→ **Exercise instructions**
Each record below is to be restated word for word.

++++++++++

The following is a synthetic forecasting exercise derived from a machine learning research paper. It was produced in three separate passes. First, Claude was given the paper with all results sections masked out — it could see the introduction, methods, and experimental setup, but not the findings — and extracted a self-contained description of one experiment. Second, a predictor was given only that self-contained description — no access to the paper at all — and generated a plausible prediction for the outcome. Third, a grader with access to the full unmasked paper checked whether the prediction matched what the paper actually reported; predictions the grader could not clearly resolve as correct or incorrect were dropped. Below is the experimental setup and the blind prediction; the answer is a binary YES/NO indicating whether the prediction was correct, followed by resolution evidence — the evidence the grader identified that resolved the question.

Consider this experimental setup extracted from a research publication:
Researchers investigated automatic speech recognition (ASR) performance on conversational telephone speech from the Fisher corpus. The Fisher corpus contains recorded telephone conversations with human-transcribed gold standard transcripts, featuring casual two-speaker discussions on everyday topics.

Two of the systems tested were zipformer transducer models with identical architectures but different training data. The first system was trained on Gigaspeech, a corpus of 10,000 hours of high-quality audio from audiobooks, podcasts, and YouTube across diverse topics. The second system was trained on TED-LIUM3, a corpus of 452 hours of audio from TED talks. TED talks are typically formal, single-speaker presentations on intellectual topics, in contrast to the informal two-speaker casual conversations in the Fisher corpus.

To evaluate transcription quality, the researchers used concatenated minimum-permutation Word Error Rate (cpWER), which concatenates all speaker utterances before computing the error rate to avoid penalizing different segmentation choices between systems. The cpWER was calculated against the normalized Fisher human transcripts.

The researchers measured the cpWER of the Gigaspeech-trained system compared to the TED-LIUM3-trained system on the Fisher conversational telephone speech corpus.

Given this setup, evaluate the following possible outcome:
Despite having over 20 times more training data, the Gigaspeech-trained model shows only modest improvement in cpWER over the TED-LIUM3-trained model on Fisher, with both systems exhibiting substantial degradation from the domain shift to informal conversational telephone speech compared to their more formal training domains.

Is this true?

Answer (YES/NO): NO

++++++++++

→ **Exercise solution**
The following is a synthetic forecasting exercise derived from a machine learning research paper. It was produced in three separate passes. First, Claude was given the paper with all results sections masked out — it could see the introduction, methods, and experimental setup, but not the findings — and extracted a self-contained description of one experiment. Second, a predictor was given only that self-contained description — no access to the paper at all — and generated a plausible prediction for the outcome. Third, a grader with access to the full unmasked paper checked whether the prediction matched what the paper actually reported; predictions the grader could not clearly resolve as correct or incorrect were dropped. Below is the experimental setup and the blind prediction; the answer is a binary YES/NO indicating whether the prediction was correct, followed by resolution evidence — the evidence the grader identified that resolved the question.

Consider this experimental setup extracted from a research publication:
Researchers investigated automatic speech recognition (ASR) performance on conversational telephone speech from the Fisher corpus. The Fisher corpus contains recorded telephone conversations with human-transcribed gold standard transcripts, featuring casual two-speaker discussions on everyday topics.

Two of the systems tested were zipformer transducer models with identical architectures but different training data. The first system was trained on Gigaspeech, a corpus of 10,000 hours of high-quality audio from audiobooks, podcasts, and YouTube across diverse topics. The second system was trained on TED-LIUM3, a corpus of 452 hours of audio from TED talks. TED talks are typically formal, single-speaker presentations on intellectual topics, in contrast to the informal two-speaker casual conversations in the Fisher corpus.

To evaluate transcription quality, the researchers used concatenated minimum-permutation Word Error Rate (cpWER), which concatenates all speaker utterances before computing the error rate to avoid penalizing different segmentation choices between systems. The cpWER was calculated against the normalized Fisher human transcripts.

The researchers measured the cpWER of the Gigaspeech-trained system compared to the TED-LIUM3-trained system on the Fisher conversational telephone speech corpus.

Given this setup, evaluate the following possible outcome:
Despite having over 20 times more training data, the Gigaspeech-trained model shows only modest improvement in cpWER over the TED-LIUM3-trained model on Fisher, with both systems exhibiting substantial degradation from the domain shift to informal conversational telephone speech compared to their more formal training domains.

Is this true?

Answer (YES/NO): NO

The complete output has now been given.